Quale che sia il concorso di cattive idee e foschi propositi che ha determinato la campagna afgana: il controllo delle vie del petrolio centroasiatiche, determinazione a non cedere il copyright del monopolio retorico e salvifico della lotta al fanatismo che si accanisce conto le donne, tenace salvaguardia del ruolo di guardiano e poliziotto contro la minaccia del terrorismo del quale l’occidente si è investito dopo l’11 settembre, proposito poco illuminato di creare uno stato cuscinetto che serva anche da vetrina espositiva per i pochi prodotti made in Usa, lo sforzo bellico è comunque costato più di  2,2 mila miliardi di dollari, molti quattrini agli improvvidi alleati (a noi 8.7 miliardi di euro) morti (54 gli italiani) e umiliazioni per tutti gli attori sulla scena, salvo i soliti speculatori “bellici”, clientele corrotte e signori delle armi locali, addestrati dalle forze alleate che non hanno sparato un colpo cedendo festosamente ai talebani tutta l’attrezzatura, aerei e elicotteri compresi, in attesa che si ristabilisca la “governabilità”, la normalità, miti questi che persistono in tutte le latitudini.

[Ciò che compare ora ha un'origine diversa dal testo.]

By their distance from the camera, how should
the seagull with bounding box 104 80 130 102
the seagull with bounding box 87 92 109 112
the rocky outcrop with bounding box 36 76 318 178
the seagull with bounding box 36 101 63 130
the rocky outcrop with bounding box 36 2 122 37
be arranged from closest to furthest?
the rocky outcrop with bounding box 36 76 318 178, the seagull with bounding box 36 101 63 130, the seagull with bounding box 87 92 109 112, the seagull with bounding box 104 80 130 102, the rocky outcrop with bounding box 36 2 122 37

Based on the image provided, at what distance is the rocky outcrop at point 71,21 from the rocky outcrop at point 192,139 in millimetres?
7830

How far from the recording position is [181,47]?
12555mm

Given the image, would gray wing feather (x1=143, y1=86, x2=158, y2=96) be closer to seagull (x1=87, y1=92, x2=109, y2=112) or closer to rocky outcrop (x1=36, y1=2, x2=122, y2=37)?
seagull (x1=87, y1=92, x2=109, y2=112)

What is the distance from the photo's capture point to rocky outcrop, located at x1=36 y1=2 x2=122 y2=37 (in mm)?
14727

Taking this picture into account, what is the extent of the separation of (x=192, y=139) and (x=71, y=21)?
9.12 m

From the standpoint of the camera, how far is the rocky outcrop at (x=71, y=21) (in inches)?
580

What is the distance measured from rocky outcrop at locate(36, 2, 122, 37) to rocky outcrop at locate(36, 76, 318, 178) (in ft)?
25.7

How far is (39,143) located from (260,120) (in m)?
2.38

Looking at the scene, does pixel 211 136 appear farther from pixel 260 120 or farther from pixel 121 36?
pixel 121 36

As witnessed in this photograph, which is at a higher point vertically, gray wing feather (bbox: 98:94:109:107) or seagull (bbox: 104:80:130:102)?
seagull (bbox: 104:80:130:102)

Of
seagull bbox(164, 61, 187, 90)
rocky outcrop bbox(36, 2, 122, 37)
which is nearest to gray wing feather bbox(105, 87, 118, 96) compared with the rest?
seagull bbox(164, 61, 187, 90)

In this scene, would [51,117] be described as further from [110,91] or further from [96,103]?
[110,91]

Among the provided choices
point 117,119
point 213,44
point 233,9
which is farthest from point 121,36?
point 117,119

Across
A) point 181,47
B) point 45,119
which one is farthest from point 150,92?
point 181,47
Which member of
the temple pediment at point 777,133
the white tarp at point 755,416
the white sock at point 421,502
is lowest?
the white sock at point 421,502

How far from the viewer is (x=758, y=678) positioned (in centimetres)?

Quello che è successo rivela che la lungimiranza dei padroni del mondo e dei loro barboncini si fa cogliere sempre di sorpresa, che la tracotanza non permette di sentire i tuoni che si avvicinano e, quel che è peggio, che è riluttante a ammettere la dèbacle, il fallimento, l’errore, a dimostrazione che davvero il perseverare è diabolico ed anche ottuso e stupido.

E proprio questa è la sconfitta più amara e avvilente, che noi paghiamo fino a morire per la loro cialtroneria di questi lestofanti.